Article
◆ ◆ ◆ ◆ ◆

Actuellement, elle est estimée à 0,79 %. À titre de comparaison, le Canada affiche une probabilité légèrement inférieure (0,66 %), tandis que la Chine est un peu au-dessus (0,89 %). Des pays comme l’Italie (0,91 %), le Mexique (2,02 %) ou l’Afrique du Sud (3,55 %) présentent des niveaux de risque nettement plus élevés, soulignant la position relativement solide des États-Unis malgré les tensions budgétaires récentes. 

Enfin, la montée des taux américains a des répercussions directes sur les marchés émergents. Lorsque les rendements des obligations américaines augmentent, les capitaux ont tendance à quitter les économies en développement pour des actifs jugés plus sûrs.

Cela peut provoquer des tensions sur les devises émergentes, alourdir leur dette libellée en dollars et freiner leur croissance. La décote américaine, en accentuant cette dynamique, pourrait donc avoir des effets systémiques à l’échelle mondiale. 

Conclusion 

La décote de Moody’s n’est pas un simple ajustement technique. Elle reflète une inquiétude croissante à propos de la trajectoire budgétaire américaine et marque la fin d’un symbole : celui d’un État considéré comme infaillible par les marchés.

◆ ◆ ◆ ◆ ◆

Extrait de données
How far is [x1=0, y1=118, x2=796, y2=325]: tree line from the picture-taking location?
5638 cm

◆ ◆ ◆ ◆ ◆

Consigne
Répondez à ces questions sur l'article :
(a) Quel chiffre l'article donne-t-il pour le Mexique ?
(b) Selon l'article, que font les capitaux quand les rendements des obligations américaines montent ?
(c) D'après la conclusion, de quoi la décote de Moody's marque-t-elle la fin ?

Réponse
(a) 2,02 %.
(b) Ils ont tendance à quitter les économies en développement pour des actifs jugés plus sûrs.
(c) Elle marque la fin d'un symbole : celui d'un État considéré comme infaillible par les marchés.